I sympathize. I sometimes grow impatient with the idea that everything has to be BOOM, BOOM, CRASH, SPLAT action from the first paragraph. I suppose that is why so many characters these days are thieves and assassins and warriors, instead of ordinary people going about their ordinary business until they are pushed or pulled into taking part in extraordinary events. If they are already involved with some risky business, the writer can start with a chase or a fight or something equally dramatic on page one.
 
"The Healers Road" is a weird book about an ex-military medic and magical healer in a Fantasy World equivalent of the Peace Corp.

Thod. There had been me hoping that idea hadn't been used much yet. Oh well, I never did much with that story anyway.
 
Curse of Chalion - Lois McMaster Bujold - MC becomes a tutor. (Though he is ex-military and noble.)
If you want a real life ladies maid story - "Rose My Life in Service to Lady Astor" by Rosina Harrison - first half twentieth century not Medieval but fascinating.
Incidentally, i heard of one of the published gentleman's diaries - possibly not Cobbett's Rural Rides - but similar sort of 17th century period, where the gentleman wrote about and published an account of his journeys and reads like he was on his own. In the last few pages you learn that he had a servant with him - only because he is cursing the servant for having lost a bag.

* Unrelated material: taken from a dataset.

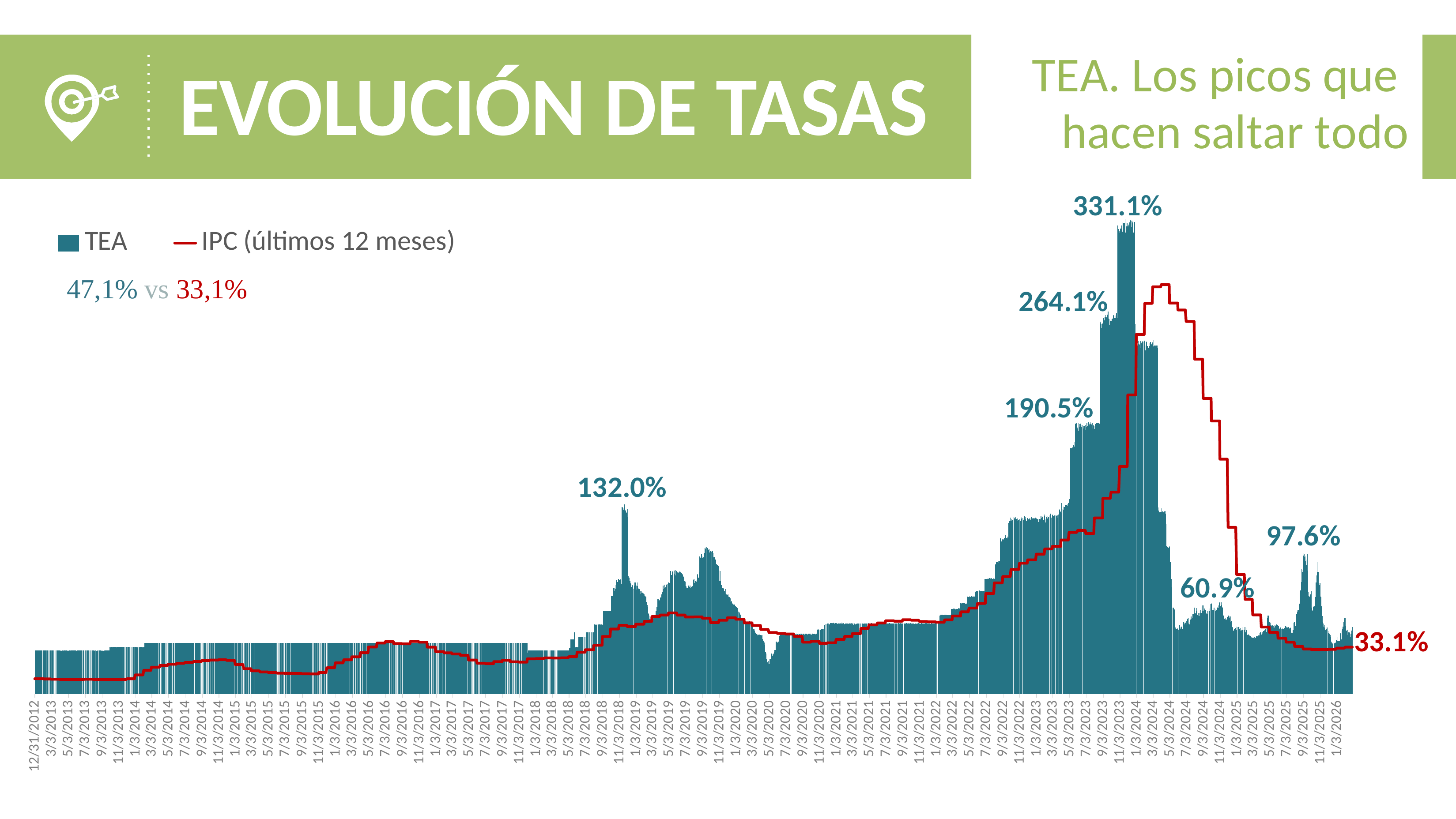
How many TEA data labels are printed on the chart? 6 What is the difference between the labelled TEA values of 97.6% and 60.9%? 36.7 percentage points What TEA value is labelled at the spike around late 2018? 132.0% What is the final IPC (últimos 12 meses) value labelled at the right end of the red line? 33.1% Does the IPC line rise or fall between early 2024 and early 2026? fall What TEA value is labelled at the peak in late 2025? 97.6% What is the lowest TEA value labelled on the chart? 60.9% What is the highest TEA value labelled on the chart? 331.1% What are the two legend entries of the chart? TEA and IPC (últimos 12 meses) Which labelled TEA value is larger, 190.5% or 132.0%? 190.5% What is the difference between the labelled TEA peaks of 331.1% and 264.1%? 67.0 percentage points How many series does the legend list? 2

Mentioning middle class - in some ways Lois McM B's Sharing Knife series is middle class - there is no current noble class. Prosperous farmers and merchants are the top level and there is no mention of a national government.
 
Mmh... Have you ever read The Red Queen by Victoria Aveyard? It's about a girl, who lives in a world, which is discern by blood. The silver ones – those have silver blood and superpowers – are the rich noble one. The red ones are the normal ones. And our hero is a red... or she believes she is one. Because (spoiler!) later, in the book, she discovers that some reds – like her – have superpowers like the silver ones. (Spoiler ends!) And the girl is a poor one.
 
In Diana Wynne Jones' Conrad's Fate the protagonist is made to go and work as a servant at the big house, though he is there undercover. There is quite a lot of interesting upstairs/downstairs material in that.
 
Servants: try Conrad's Fate by Diana Wyn Jones.
Middle Class: Harry Potter
 
my current protagonist is a dragon hunter. (doesn't actually kill them unless necessary). Basically a tradesperson.
 
(It would be amusing to have a middle aged valet turn out to be the Chosen One.)



Just like how every heroic artifact in fantasy is always something related to every day battle or some form of jewelry. Rings, swords, shields, armor, amulets, etc.


It would be amusing to see the needed artifact sort of fantasy have it wind up being a dinner fork or a rake or something.